Goal
Convert every line of the records below into a JSON list of strings, one string per line, skipping blank lines and omitting the pictures.
%%
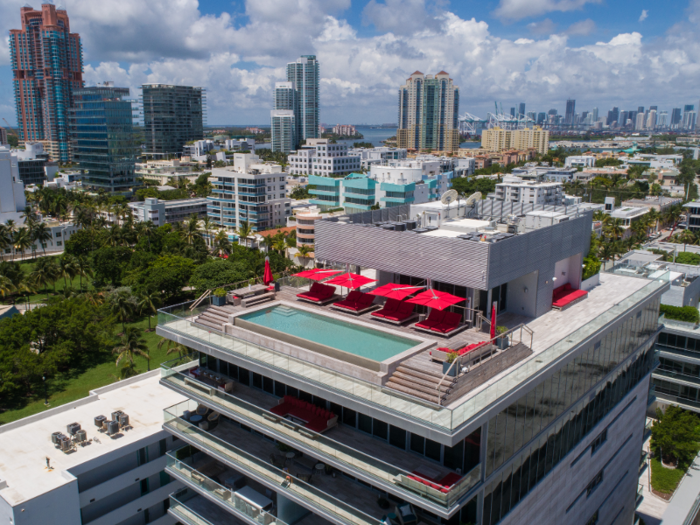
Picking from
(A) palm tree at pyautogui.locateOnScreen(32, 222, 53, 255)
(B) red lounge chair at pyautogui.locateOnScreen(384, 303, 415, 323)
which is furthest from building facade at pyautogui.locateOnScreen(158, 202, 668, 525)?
(A) palm tree at pyautogui.locateOnScreen(32, 222, 53, 255)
%%
Solution
[
  "Picking from",
  "(A) palm tree at pyautogui.locateOnScreen(32, 222, 53, 255)",
  "(B) red lounge chair at pyautogui.locateOnScreen(384, 303, 415, 323)",
  "which is furthest from building facade at pyautogui.locateOnScreen(158, 202, 668, 525)?",
  "(A) palm tree at pyautogui.locateOnScreen(32, 222, 53, 255)"
]